Abstract:
Purpose: Obesity and poor sleep quality are interconnected health concerns with complex, multifactorial origins. While physiological pathways contribute to this two-way relationship, growing evidence highlights the role of social and behavioral factors in shaping this association. This study examines the relationship between obesity and sleep quality among U.S. adults using data from the 2017–2020 National Health and Nutrition Examination Survey (NHANES), with particular attention to the extent that this relationship is moderated by gender, age, race/ethnicity, food insecurity, physical activity, smoking, and alcohol consumption. Understanding how these variables influence the obesity–sleep link may inform more targeted and equitable health interventions.
Methods: A cross-sectional analysis was conducted using NHANES data from 2017 to 2020, including adults aged 18 years and older with complete data on body mass index (BMI), sleep quality, and relevant covariates. Obesity was defined as BMI ≥30 kg/m². Sleep quality was assessed using self-reported measures of perceived sleep problems. Moderating variables included gender, age group, race/ethnicity, food insecurity, physical activity, smoking, and alcohol use. Multivariable logistic regression models were used to examine the association between obesity and poor sleep quality, adjusting for demographic and socioeconomic factors. Stratified models explored moderation effects.
Results: In the overall sample, obesity was significantly associated with increased odds of reporting poor sleep quality with an adjusted odds ratio (aOR) = 1.97, 95% CI [1.75, 2.22], p < 0.001). This relationship varied across population subgroups. Men showed a slightly stronger association than women (aOR = 2.13 vs. 1.86, respectively; p< 0.001). Age moderated the association, with the strongest relationship observed among younger adults under 35 years compared to adults older than 65. Racial/ethnic differences were also evident: the association was statistically significant among non-Hispanic White, Black, and Asian adults (e.g., non-Hispanic Asian aOR = 2.35, 95% CI [1.48, 3.74], p < 0.001), but it was not observed among Mexican Americans (aOR = 1.01, 95% CI [0.66, 1.55], p > 0.05). Food insecurity moderated the association, although unexpectedly, the relationship between obesity and poor sleep was weakest among those with very low food security. Physical activity and smoking did not appear to influence the obesity–sleep relationship. However, excessive alcohol consumption (more than six drinks per day) significantly amplified the association (aOR = 2.70, p < 0.001), compared to those consuming 1–2 drinks daily (aOR = 1.88, p < 0.001).

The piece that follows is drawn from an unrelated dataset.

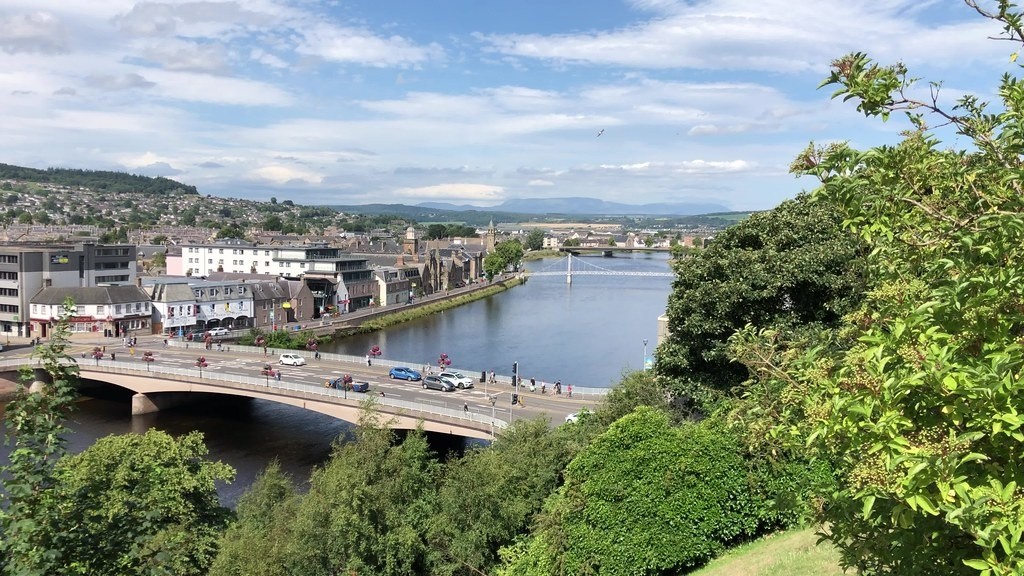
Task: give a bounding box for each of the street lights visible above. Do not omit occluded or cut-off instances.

Conclusion: The association between obesity and poor sleep quality is not uniform and is moderated by several demographic and behavioral factors. Gender, age, race/ethnicity, food insecurity, and alcohol use significantly influence the strength of this relationship, while physical activity and smoking showed no modifying effects in this sample. These findings underscore the importance of adopting nuanced, subgroup-sensitive approaches when designing strategies to address sleep disturbances among individuals with obesity. Tailored interventions that account for social context and behavioral risks may be more effective in reducing disparities and improving sleep- related outcomes in obese individuals.